They are all good questions, especially when the inquiring party is paying medical marketing agencies to promote a web site and attract visitors (and ultimately new patients). The situation? Answers to simple SEO questions tend to be greater than a little complicated.
Search engines like yahoo are remarkably sophisticated systems. Note the application of the term “system.” Many individuals often imagine search engines as some kind of computer device that looks at the Internet inside a nanosecond and returns an immediate reply to a web searcher’s query.
That’s hardly the way it is. Instead, search engine listings require notably intricate computer software, data centers and networking which costs billions of dollars.
Today, doctors depend increasingly on search engine listings to assist them find new patients. Because of the growing influence from the Internet on the business of medical, we’re dedicating a series to untangling the complexity of online search.
We’ll prevent the really geeky stuff but hopefully provide an adequate amount of the basics to the health care professional simply wanting as a better manager. Let’s start out with this installment in the first rule of SEO.

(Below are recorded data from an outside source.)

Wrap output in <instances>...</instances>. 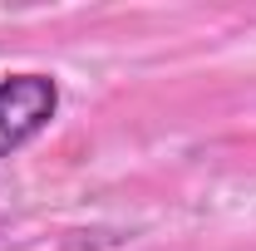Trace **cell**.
Masks as SVG:
<instances>
[{"mask_svg": "<svg viewBox=\"0 0 256 251\" xmlns=\"http://www.w3.org/2000/svg\"><path fill=\"white\" fill-rule=\"evenodd\" d=\"M60 108V89L50 74H0V158L44 133Z\"/></svg>", "mask_w": 256, "mask_h": 251, "instance_id": "6da1fadb", "label": "cell"}]
</instances>
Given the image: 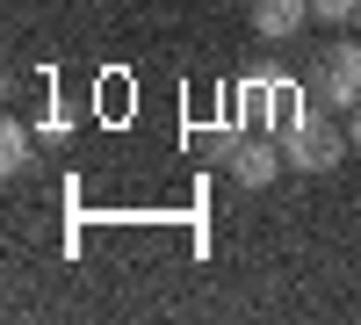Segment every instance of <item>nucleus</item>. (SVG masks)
Masks as SVG:
<instances>
[{"label":"nucleus","instance_id":"obj_7","mask_svg":"<svg viewBox=\"0 0 361 325\" xmlns=\"http://www.w3.org/2000/svg\"><path fill=\"white\" fill-rule=\"evenodd\" d=\"M347 137H354V152H361V109H354V123H347Z\"/></svg>","mask_w":361,"mask_h":325},{"label":"nucleus","instance_id":"obj_5","mask_svg":"<svg viewBox=\"0 0 361 325\" xmlns=\"http://www.w3.org/2000/svg\"><path fill=\"white\" fill-rule=\"evenodd\" d=\"M0 166H8V173H22V166H29V130L15 123V116L0 123Z\"/></svg>","mask_w":361,"mask_h":325},{"label":"nucleus","instance_id":"obj_6","mask_svg":"<svg viewBox=\"0 0 361 325\" xmlns=\"http://www.w3.org/2000/svg\"><path fill=\"white\" fill-rule=\"evenodd\" d=\"M311 15H318L325 29H340V22H354V15H361V0H311Z\"/></svg>","mask_w":361,"mask_h":325},{"label":"nucleus","instance_id":"obj_3","mask_svg":"<svg viewBox=\"0 0 361 325\" xmlns=\"http://www.w3.org/2000/svg\"><path fill=\"white\" fill-rule=\"evenodd\" d=\"M282 166H289V152H282L275 137H238V145H224V173H231L238 188H267Z\"/></svg>","mask_w":361,"mask_h":325},{"label":"nucleus","instance_id":"obj_2","mask_svg":"<svg viewBox=\"0 0 361 325\" xmlns=\"http://www.w3.org/2000/svg\"><path fill=\"white\" fill-rule=\"evenodd\" d=\"M311 102L325 109H361V37H340L311 66Z\"/></svg>","mask_w":361,"mask_h":325},{"label":"nucleus","instance_id":"obj_8","mask_svg":"<svg viewBox=\"0 0 361 325\" xmlns=\"http://www.w3.org/2000/svg\"><path fill=\"white\" fill-rule=\"evenodd\" d=\"M354 37H361V15H354Z\"/></svg>","mask_w":361,"mask_h":325},{"label":"nucleus","instance_id":"obj_4","mask_svg":"<svg viewBox=\"0 0 361 325\" xmlns=\"http://www.w3.org/2000/svg\"><path fill=\"white\" fill-rule=\"evenodd\" d=\"M246 8H253V37H267V44H282L311 22V0H246Z\"/></svg>","mask_w":361,"mask_h":325},{"label":"nucleus","instance_id":"obj_1","mask_svg":"<svg viewBox=\"0 0 361 325\" xmlns=\"http://www.w3.org/2000/svg\"><path fill=\"white\" fill-rule=\"evenodd\" d=\"M347 145H354V137H340L333 116H318V109H304V116L282 130V152H289L296 173H333V166L347 159Z\"/></svg>","mask_w":361,"mask_h":325}]
</instances>
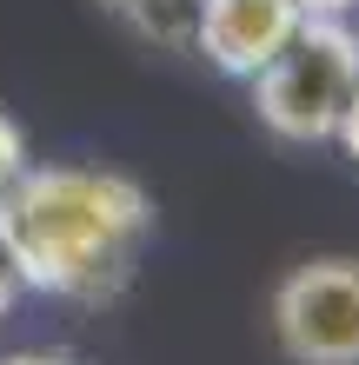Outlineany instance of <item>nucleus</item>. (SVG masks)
Here are the masks:
<instances>
[{
	"label": "nucleus",
	"mask_w": 359,
	"mask_h": 365,
	"mask_svg": "<svg viewBox=\"0 0 359 365\" xmlns=\"http://www.w3.org/2000/svg\"><path fill=\"white\" fill-rule=\"evenodd\" d=\"M14 299H20V272L7 266V252H0V319L14 312Z\"/></svg>",
	"instance_id": "obj_8"
},
{
	"label": "nucleus",
	"mask_w": 359,
	"mask_h": 365,
	"mask_svg": "<svg viewBox=\"0 0 359 365\" xmlns=\"http://www.w3.org/2000/svg\"><path fill=\"white\" fill-rule=\"evenodd\" d=\"M0 365H74V359H60V352H14V359H0Z\"/></svg>",
	"instance_id": "obj_9"
},
{
	"label": "nucleus",
	"mask_w": 359,
	"mask_h": 365,
	"mask_svg": "<svg viewBox=\"0 0 359 365\" xmlns=\"http://www.w3.org/2000/svg\"><path fill=\"white\" fill-rule=\"evenodd\" d=\"M273 339L293 365H359V259H306L273 286Z\"/></svg>",
	"instance_id": "obj_3"
},
{
	"label": "nucleus",
	"mask_w": 359,
	"mask_h": 365,
	"mask_svg": "<svg viewBox=\"0 0 359 365\" xmlns=\"http://www.w3.org/2000/svg\"><path fill=\"white\" fill-rule=\"evenodd\" d=\"M20 173H27V133H20L14 113H0V192H7Z\"/></svg>",
	"instance_id": "obj_6"
},
{
	"label": "nucleus",
	"mask_w": 359,
	"mask_h": 365,
	"mask_svg": "<svg viewBox=\"0 0 359 365\" xmlns=\"http://www.w3.org/2000/svg\"><path fill=\"white\" fill-rule=\"evenodd\" d=\"M333 140L359 160V80H353V93H346V113H340V126H333Z\"/></svg>",
	"instance_id": "obj_7"
},
{
	"label": "nucleus",
	"mask_w": 359,
	"mask_h": 365,
	"mask_svg": "<svg viewBox=\"0 0 359 365\" xmlns=\"http://www.w3.org/2000/svg\"><path fill=\"white\" fill-rule=\"evenodd\" d=\"M359 80V34L340 14H306L293 40L253 73V106L260 126L293 146L333 140V126L346 113V93Z\"/></svg>",
	"instance_id": "obj_2"
},
{
	"label": "nucleus",
	"mask_w": 359,
	"mask_h": 365,
	"mask_svg": "<svg viewBox=\"0 0 359 365\" xmlns=\"http://www.w3.org/2000/svg\"><path fill=\"white\" fill-rule=\"evenodd\" d=\"M300 0H200V20H193V47L213 60L220 73L253 80L273 53L293 40L300 27Z\"/></svg>",
	"instance_id": "obj_4"
},
{
	"label": "nucleus",
	"mask_w": 359,
	"mask_h": 365,
	"mask_svg": "<svg viewBox=\"0 0 359 365\" xmlns=\"http://www.w3.org/2000/svg\"><path fill=\"white\" fill-rule=\"evenodd\" d=\"M146 240H153V200L126 173L27 166L0 192V252L27 292L107 306L140 272Z\"/></svg>",
	"instance_id": "obj_1"
},
{
	"label": "nucleus",
	"mask_w": 359,
	"mask_h": 365,
	"mask_svg": "<svg viewBox=\"0 0 359 365\" xmlns=\"http://www.w3.org/2000/svg\"><path fill=\"white\" fill-rule=\"evenodd\" d=\"M346 7H359V0H300V14H346Z\"/></svg>",
	"instance_id": "obj_10"
},
{
	"label": "nucleus",
	"mask_w": 359,
	"mask_h": 365,
	"mask_svg": "<svg viewBox=\"0 0 359 365\" xmlns=\"http://www.w3.org/2000/svg\"><path fill=\"white\" fill-rule=\"evenodd\" d=\"M107 14H120L126 27L153 47H193V20H200V0H100Z\"/></svg>",
	"instance_id": "obj_5"
}]
</instances>
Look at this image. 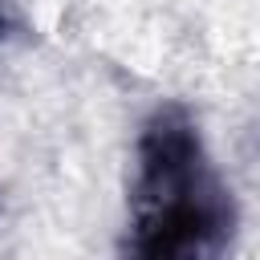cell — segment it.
Wrapping results in <instances>:
<instances>
[{
  "instance_id": "obj_1",
  "label": "cell",
  "mask_w": 260,
  "mask_h": 260,
  "mask_svg": "<svg viewBox=\"0 0 260 260\" xmlns=\"http://www.w3.org/2000/svg\"><path fill=\"white\" fill-rule=\"evenodd\" d=\"M236 228V203L215 175L187 106H158L134 142L126 252L146 260L219 256Z\"/></svg>"
}]
</instances>
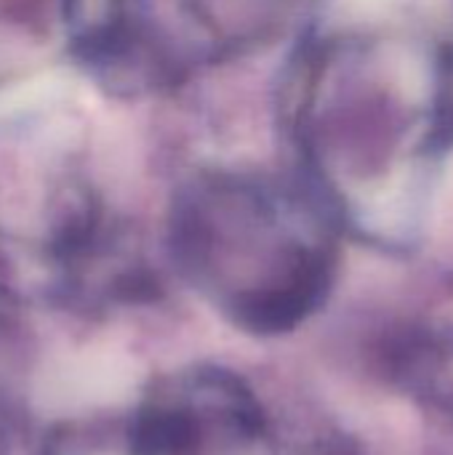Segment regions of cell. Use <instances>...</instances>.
Masks as SVG:
<instances>
[{"mask_svg": "<svg viewBox=\"0 0 453 455\" xmlns=\"http://www.w3.org/2000/svg\"><path fill=\"white\" fill-rule=\"evenodd\" d=\"M19 331H21V325H19L16 304L11 299V293H5L0 288V363L13 360V352L21 347Z\"/></svg>", "mask_w": 453, "mask_h": 455, "instance_id": "6da1fadb", "label": "cell"}]
</instances>
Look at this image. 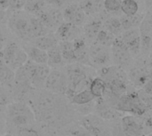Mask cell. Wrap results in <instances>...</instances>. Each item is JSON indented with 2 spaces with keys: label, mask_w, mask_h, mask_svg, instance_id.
<instances>
[{
  "label": "cell",
  "mask_w": 152,
  "mask_h": 136,
  "mask_svg": "<svg viewBox=\"0 0 152 136\" xmlns=\"http://www.w3.org/2000/svg\"><path fill=\"white\" fill-rule=\"evenodd\" d=\"M91 68L92 67L90 66L78 62L67 64L64 70L66 72L68 80V86L65 93V95L68 99H69L75 94L88 88L89 83L92 79L88 75Z\"/></svg>",
  "instance_id": "cell-1"
},
{
  "label": "cell",
  "mask_w": 152,
  "mask_h": 136,
  "mask_svg": "<svg viewBox=\"0 0 152 136\" xmlns=\"http://www.w3.org/2000/svg\"><path fill=\"white\" fill-rule=\"evenodd\" d=\"M32 14L24 10L11 12L7 20V26L19 39L23 42H30L34 37L32 33Z\"/></svg>",
  "instance_id": "cell-2"
},
{
  "label": "cell",
  "mask_w": 152,
  "mask_h": 136,
  "mask_svg": "<svg viewBox=\"0 0 152 136\" xmlns=\"http://www.w3.org/2000/svg\"><path fill=\"white\" fill-rule=\"evenodd\" d=\"M7 118L11 125L15 127H29L35 121L32 109L24 102H15L7 104Z\"/></svg>",
  "instance_id": "cell-3"
},
{
  "label": "cell",
  "mask_w": 152,
  "mask_h": 136,
  "mask_svg": "<svg viewBox=\"0 0 152 136\" xmlns=\"http://www.w3.org/2000/svg\"><path fill=\"white\" fill-rule=\"evenodd\" d=\"M114 109L118 111L129 112L135 117H142L151 109V106L141 99L138 93L127 91L117 100Z\"/></svg>",
  "instance_id": "cell-4"
},
{
  "label": "cell",
  "mask_w": 152,
  "mask_h": 136,
  "mask_svg": "<svg viewBox=\"0 0 152 136\" xmlns=\"http://www.w3.org/2000/svg\"><path fill=\"white\" fill-rule=\"evenodd\" d=\"M128 78L134 86L140 88L151 79V55L142 54L134 63L132 62L128 72Z\"/></svg>",
  "instance_id": "cell-5"
},
{
  "label": "cell",
  "mask_w": 152,
  "mask_h": 136,
  "mask_svg": "<svg viewBox=\"0 0 152 136\" xmlns=\"http://www.w3.org/2000/svg\"><path fill=\"white\" fill-rule=\"evenodd\" d=\"M1 59L12 70H16L28 61L27 54L22 46L14 41L7 42L0 52Z\"/></svg>",
  "instance_id": "cell-6"
},
{
  "label": "cell",
  "mask_w": 152,
  "mask_h": 136,
  "mask_svg": "<svg viewBox=\"0 0 152 136\" xmlns=\"http://www.w3.org/2000/svg\"><path fill=\"white\" fill-rule=\"evenodd\" d=\"M35 88L27 76L23 67L21 66L14 71V78L11 87L12 96L18 102H24L28 100Z\"/></svg>",
  "instance_id": "cell-7"
},
{
  "label": "cell",
  "mask_w": 152,
  "mask_h": 136,
  "mask_svg": "<svg viewBox=\"0 0 152 136\" xmlns=\"http://www.w3.org/2000/svg\"><path fill=\"white\" fill-rule=\"evenodd\" d=\"M89 66L92 68H103L109 66L111 61L110 47L92 42L88 45Z\"/></svg>",
  "instance_id": "cell-8"
},
{
  "label": "cell",
  "mask_w": 152,
  "mask_h": 136,
  "mask_svg": "<svg viewBox=\"0 0 152 136\" xmlns=\"http://www.w3.org/2000/svg\"><path fill=\"white\" fill-rule=\"evenodd\" d=\"M22 67L35 89L44 87L45 81L51 69L47 64H38L28 60Z\"/></svg>",
  "instance_id": "cell-9"
},
{
  "label": "cell",
  "mask_w": 152,
  "mask_h": 136,
  "mask_svg": "<svg viewBox=\"0 0 152 136\" xmlns=\"http://www.w3.org/2000/svg\"><path fill=\"white\" fill-rule=\"evenodd\" d=\"M68 86L67 75L63 69L53 68L45 81L44 88L56 94L65 95Z\"/></svg>",
  "instance_id": "cell-10"
},
{
  "label": "cell",
  "mask_w": 152,
  "mask_h": 136,
  "mask_svg": "<svg viewBox=\"0 0 152 136\" xmlns=\"http://www.w3.org/2000/svg\"><path fill=\"white\" fill-rule=\"evenodd\" d=\"M110 55L115 66L123 69L130 67L133 62V55L119 37L115 38L110 46Z\"/></svg>",
  "instance_id": "cell-11"
},
{
  "label": "cell",
  "mask_w": 152,
  "mask_h": 136,
  "mask_svg": "<svg viewBox=\"0 0 152 136\" xmlns=\"http://www.w3.org/2000/svg\"><path fill=\"white\" fill-rule=\"evenodd\" d=\"M35 16H37L52 32H54L58 29V27L62 22H64L62 12L61 11V9L47 4H45L44 8Z\"/></svg>",
  "instance_id": "cell-12"
},
{
  "label": "cell",
  "mask_w": 152,
  "mask_h": 136,
  "mask_svg": "<svg viewBox=\"0 0 152 136\" xmlns=\"http://www.w3.org/2000/svg\"><path fill=\"white\" fill-rule=\"evenodd\" d=\"M141 37V53L142 55H151L152 43V20L151 12L144 14V17L138 27Z\"/></svg>",
  "instance_id": "cell-13"
},
{
  "label": "cell",
  "mask_w": 152,
  "mask_h": 136,
  "mask_svg": "<svg viewBox=\"0 0 152 136\" xmlns=\"http://www.w3.org/2000/svg\"><path fill=\"white\" fill-rule=\"evenodd\" d=\"M122 42L126 45L133 57H138L141 53V37L138 28L124 30L119 36Z\"/></svg>",
  "instance_id": "cell-14"
},
{
  "label": "cell",
  "mask_w": 152,
  "mask_h": 136,
  "mask_svg": "<svg viewBox=\"0 0 152 136\" xmlns=\"http://www.w3.org/2000/svg\"><path fill=\"white\" fill-rule=\"evenodd\" d=\"M61 12L63 20L66 22L81 27L86 21L87 16L79 4H67Z\"/></svg>",
  "instance_id": "cell-15"
},
{
  "label": "cell",
  "mask_w": 152,
  "mask_h": 136,
  "mask_svg": "<svg viewBox=\"0 0 152 136\" xmlns=\"http://www.w3.org/2000/svg\"><path fill=\"white\" fill-rule=\"evenodd\" d=\"M54 34L59 41H73L83 37L81 27L66 21L62 22L58 27V29L54 31Z\"/></svg>",
  "instance_id": "cell-16"
},
{
  "label": "cell",
  "mask_w": 152,
  "mask_h": 136,
  "mask_svg": "<svg viewBox=\"0 0 152 136\" xmlns=\"http://www.w3.org/2000/svg\"><path fill=\"white\" fill-rule=\"evenodd\" d=\"M121 128L125 136H142L144 126L138 119V117L130 115L125 116L121 119Z\"/></svg>",
  "instance_id": "cell-17"
},
{
  "label": "cell",
  "mask_w": 152,
  "mask_h": 136,
  "mask_svg": "<svg viewBox=\"0 0 152 136\" xmlns=\"http://www.w3.org/2000/svg\"><path fill=\"white\" fill-rule=\"evenodd\" d=\"M103 27V20L100 17H94L93 19L86 21L82 28L84 38L90 43L95 40L99 31Z\"/></svg>",
  "instance_id": "cell-18"
},
{
  "label": "cell",
  "mask_w": 152,
  "mask_h": 136,
  "mask_svg": "<svg viewBox=\"0 0 152 136\" xmlns=\"http://www.w3.org/2000/svg\"><path fill=\"white\" fill-rule=\"evenodd\" d=\"M81 126L85 128L92 136H97L101 134L103 130L107 129L104 125L102 119L99 116L95 115H87L84 117L80 122Z\"/></svg>",
  "instance_id": "cell-19"
},
{
  "label": "cell",
  "mask_w": 152,
  "mask_h": 136,
  "mask_svg": "<svg viewBox=\"0 0 152 136\" xmlns=\"http://www.w3.org/2000/svg\"><path fill=\"white\" fill-rule=\"evenodd\" d=\"M21 46L27 54L28 60L38 64H47L46 51L33 45L29 42H23Z\"/></svg>",
  "instance_id": "cell-20"
},
{
  "label": "cell",
  "mask_w": 152,
  "mask_h": 136,
  "mask_svg": "<svg viewBox=\"0 0 152 136\" xmlns=\"http://www.w3.org/2000/svg\"><path fill=\"white\" fill-rule=\"evenodd\" d=\"M97 102L94 105V110H96L98 116L104 119H114L118 117V110L114 109L110 104H109L103 98L96 99Z\"/></svg>",
  "instance_id": "cell-21"
},
{
  "label": "cell",
  "mask_w": 152,
  "mask_h": 136,
  "mask_svg": "<svg viewBox=\"0 0 152 136\" xmlns=\"http://www.w3.org/2000/svg\"><path fill=\"white\" fill-rule=\"evenodd\" d=\"M29 43L42 50L47 51L48 49L58 45L59 40L56 37L54 32H51V33H48L40 37H37L34 39H32Z\"/></svg>",
  "instance_id": "cell-22"
},
{
  "label": "cell",
  "mask_w": 152,
  "mask_h": 136,
  "mask_svg": "<svg viewBox=\"0 0 152 136\" xmlns=\"http://www.w3.org/2000/svg\"><path fill=\"white\" fill-rule=\"evenodd\" d=\"M103 27L116 37H119L124 31L120 20V15L116 16V14H110V17L103 20Z\"/></svg>",
  "instance_id": "cell-23"
},
{
  "label": "cell",
  "mask_w": 152,
  "mask_h": 136,
  "mask_svg": "<svg viewBox=\"0 0 152 136\" xmlns=\"http://www.w3.org/2000/svg\"><path fill=\"white\" fill-rule=\"evenodd\" d=\"M79 4L86 16L101 14L104 11L103 0H82Z\"/></svg>",
  "instance_id": "cell-24"
},
{
  "label": "cell",
  "mask_w": 152,
  "mask_h": 136,
  "mask_svg": "<svg viewBox=\"0 0 152 136\" xmlns=\"http://www.w3.org/2000/svg\"><path fill=\"white\" fill-rule=\"evenodd\" d=\"M47 53V65L51 68H61L65 65L62 59L59 45H56L53 47L46 51Z\"/></svg>",
  "instance_id": "cell-25"
},
{
  "label": "cell",
  "mask_w": 152,
  "mask_h": 136,
  "mask_svg": "<svg viewBox=\"0 0 152 136\" xmlns=\"http://www.w3.org/2000/svg\"><path fill=\"white\" fill-rule=\"evenodd\" d=\"M14 78V70H12L0 57V84L11 90Z\"/></svg>",
  "instance_id": "cell-26"
},
{
  "label": "cell",
  "mask_w": 152,
  "mask_h": 136,
  "mask_svg": "<svg viewBox=\"0 0 152 136\" xmlns=\"http://www.w3.org/2000/svg\"><path fill=\"white\" fill-rule=\"evenodd\" d=\"M58 45L65 64L75 63L76 61L72 41H59Z\"/></svg>",
  "instance_id": "cell-27"
},
{
  "label": "cell",
  "mask_w": 152,
  "mask_h": 136,
  "mask_svg": "<svg viewBox=\"0 0 152 136\" xmlns=\"http://www.w3.org/2000/svg\"><path fill=\"white\" fill-rule=\"evenodd\" d=\"M88 89L95 99H99L103 96L104 92L106 90V86L103 79L100 77H97L91 79L88 86Z\"/></svg>",
  "instance_id": "cell-28"
},
{
  "label": "cell",
  "mask_w": 152,
  "mask_h": 136,
  "mask_svg": "<svg viewBox=\"0 0 152 136\" xmlns=\"http://www.w3.org/2000/svg\"><path fill=\"white\" fill-rule=\"evenodd\" d=\"M94 100H95L94 96L92 94V93L88 88L75 94L73 96L69 98L70 102L74 105H84L91 102H94Z\"/></svg>",
  "instance_id": "cell-29"
},
{
  "label": "cell",
  "mask_w": 152,
  "mask_h": 136,
  "mask_svg": "<svg viewBox=\"0 0 152 136\" xmlns=\"http://www.w3.org/2000/svg\"><path fill=\"white\" fill-rule=\"evenodd\" d=\"M144 17V14L142 13H136L133 16H126L121 13L120 15V20L122 23L123 29H128L132 28H138L139 25L141 24L142 19Z\"/></svg>",
  "instance_id": "cell-30"
},
{
  "label": "cell",
  "mask_w": 152,
  "mask_h": 136,
  "mask_svg": "<svg viewBox=\"0 0 152 136\" xmlns=\"http://www.w3.org/2000/svg\"><path fill=\"white\" fill-rule=\"evenodd\" d=\"M120 12L123 15L133 16L139 12V3L137 0H122Z\"/></svg>",
  "instance_id": "cell-31"
},
{
  "label": "cell",
  "mask_w": 152,
  "mask_h": 136,
  "mask_svg": "<svg viewBox=\"0 0 152 136\" xmlns=\"http://www.w3.org/2000/svg\"><path fill=\"white\" fill-rule=\"evenodd\" d=\"M115 38H116V37L114 35H112L104 27H102V29L97 34L94 42H96V43H98L100 45H102L110 47L112 45Z\"/></svg>",
  "instance_id": "cell-32"
},
{
  "label": "cell",
  "mask_w": 152,
  "mask_h": 136,
  "mask_svg": "<svg viewBox=\"0 0 152 136\" xmlns=\"http://www.w3.org/2000/svg\"><path fill=\"white\" fill-rule=\"evenodd\" d=\"M45 5V4L44 0H25L23 10L32 15H36L44 8Z\"/></svg>",
  "instance_id": "cell-33"
},
{
  "label": "cell",
  "mask_w": 152,
  "mask_h": 136,
  "mask_svg": "<svg viewBox=\"0 0 152 136\" xmlns=\"http://www.w3.org/2000/svg\"><path fill=\"white\" fill-rule=\"evenodd\" d=\"M122 0H103V8L110 14H116L120 12Z\"/></svg>",
  "instance_id": "cell-34"
},
{
  "label": "cell",
  "mask_w": 152,
  "mask_h": 136,
  "mask_svg": "<svg viewBox=\"0 0 152 136\" xmlns=\"http://www.w3.org/2000/svg\"><path fill=\"white\" fill-rule=\"evenodd\" d=\"M11 90L0 84V106H5L12 102Z\"/></svg>",
  "instance_id": "cell-35"
},
{
  "label": "cell",
  "mask_w": 152,
  "mask_h": 136,
  "mask_svg": "<svg viewBox=\"0 0 152 136\" xmlns=\"http://www.w3.org/2000/svg\"><path fill=\"white\" fill-rule=\"evenodd\" d=\"M25 4V0H10L8 11L14 12L19 10H23Z\"/></svg>",
  "instance_id": "cell-36"
},
{
  "label": "cell",
  "mask_w": 152,
  "mask_h": 136,
  "mask_svg": "<svg viewBox=\"0 0 152 136\" xmlns=\"http://www.w3.org/2000/svg\"><path fill=\"white\" fill-rule=\"evenodd\" d=\"M17 136H40L38 132L30 127H21L19 128Z\"/></svg>",
  "instance_id": "cell-37"
},
{
  "label": "cell",
  "mask_w": 152,
  "mask_h": 136,
  "mask_svg": "<svg viewBox=\"0 0 152 136\" xmlns=\"http://www.w3.org/2000/svg\"><path fill=\"white\" fill-rule=\"evenodd\" d=\"M44 1H45V4L54 6V7H58V8L64 6L68 2V0H44Z\"/></svg>",
  "instance_id": "cell-38"
},
{
  "label": "cell",
  "mask_w": 152,
  "mask_h": 136,
  "mask_svg": "<svg viewBox=\"0 0 152 136\" xmlns=\"http://www.w3.org/2000/svg\"><path fill=\"white\" fill-rule=\"evenodd\" d=\"M9 16V11L0 8V25L6 24Z\"/></svg>",
  "instance_id": "cell-39"
},
{
  "label": "cell",
  "mask_w": 152,
  "mask_h": 136,
  "mask_svg": "<svg viewBox=\"0 0 152 136\" xmlns=\"http://www.w3.org/2000/svg\"><path fill=\"white\" fill-rule=\"evenodd\" d=\"M72 135H73V136H92L90 133H88L82 126H81V128H78V129L74 130V132L72 133Z\"/></svg>",
  "instance_id": "cell-40"
},
{
  "label": "cell",
  "mask_w": 152,
  "mask_h": 136,
  "mask_svg": "<svg viewBox=\"0 0 152 136\" xmlns=\"http://www.w3.org/2000/svg\"><path fill=\"white\" fill-rule=\"evenodd\" d=\"M112 136H125L123 131H122V128H121V126H115L112 129Z\"/></svg>",
  "instance_id": "cell-41"
},
{
  "label": "cell",
  "mask_w": 152,
  "mask_h": 136,
  "mask_svg": "<svg viewBox=\"0 0 152 136\" xmlns=\"http://www.w3.org/2000/svg\"><path fill=\"white\" fill-rule=\"evenodd\" d=\"M9 1L10 0H0V8L4 9V10H8Z\"/></svg>",
  "instance_id": "cell-42"
},
{
  "label": "cell",
  "mask_w": 152,
  "mask_h": 136,
  "mask_svg": "<svg viewBox=\"0 0 152 136\" xmlns=\"http://www.w3.org/2000/svg\"><path fill=\"white\" fill-rule=\"evenodd\" d=\"M97 136H111V135H110V133L109 132L108 129H105V130H103L101 134H99Z\"/></svg>",
  "instance_id": "cell-43"
},
{
  "label": "cell",
  "mask_w": 152,
  "mask_h": 136,
  "mask_svg": "<svg viewBox=\"0 0 152 136\" xmlns=\"http://www.w3.org/2000/svg\"><path fill=\"white\" fill-rule=\"evenodd\" d=\"M5 43H6V39H2V38H0V52H1V50L3 49L4 45H5Z\"/></svg>",
  "instance_id": "cell-44"
},
{
  "label": "cell",
  "mask_w": 152,
  "mask_h": 136,
  "mask_svg": "<svg viewBox=\"0 0 152 136\" xmlns=\"http://www.w3.org/2000/svg\"><path fill=\"white\" fill-rule=\"evenodd\" d=\"M1 107H2V106H0V121H1V112H2V110H1Z\"/></svg>",
  "instance_id": "cell-45"
},
{
  "label": "cell",
  "mask_w": 152,
  "mask_h": 136,
  "mask_svg": "<svg viewBox=\"0 0 152 136\" xmlns=\"http://www.w3.org/2000/svg\"><path fill=\"white\" fill-rule=\"evenodd\" d=\"M2 136H12L11 135H2Z\"/></svg>",
  "instance_id": "cell-46"
}]
</instances>
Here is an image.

The only exception to the statement is that if you work with Google or any other google search. For the remainder of us, SEO is around information quality.
Search engines use software to analyze all 250 million-plus websites on the Internet, using something called robots or spiders to “crawl” the websites. In a process called indexing, these robots gather, analyze and store anything they find right into a database.
The Google database – stored on over a million computer servers worldwide – is what you, the world wide web searcher, consider each and every time you perform a Google search.
Google, king of Internet search
We’ll focus here on yahoo because approximately three of four Internet searchers use that particular google search. This is certainly regarding the only computer stuff any medical marketer or doctor may wish to learn about Google:
Google crawls greater than 20 billion websites daily, according to Wired magazine.
Google handles approximately 3 billion searches daily.
Google uses an extraordinarily complex, ever-changing algorithm to rank pages for virtually any particular Online search term, whether it’s “skin cancer,” “dislocated finger” or “common cold.” The algorithm is perhaps one of the most closely guarded trade secret on earth.
The Google algorithm assesses more than 200 “signals” to be able to rank a page, says spokesman Matt Cutts. “The secret sauce is with the blending of the signals.”
Google keeps all of its data inside an unknown amount of data centers worldwide, each typically costing around $600 million to build and contain up to 50,000 servers. The reason being search engines have an incredible number of small databases, each focused on a keyword topic. This will make it easier so they can retrieve dexhpky73 in fractions of a second.
Okay. End of the techy stuff. We simply cite these statistics in hopes of endowing feelings of humble respect for which we consider the greatest human invention ever: the world wide web online search engine.
Otherwise, the project of improving search-engine rankings is focused on the standard of information about each web page.
Google’s 200-plus signals include factors for example the page’s content, title, any keywords in headlines on the page, proximity of keywords to one another on that page, the page URL (website address) and PageRank, a Google way of measuring the number of other website pages link inward for that particular page.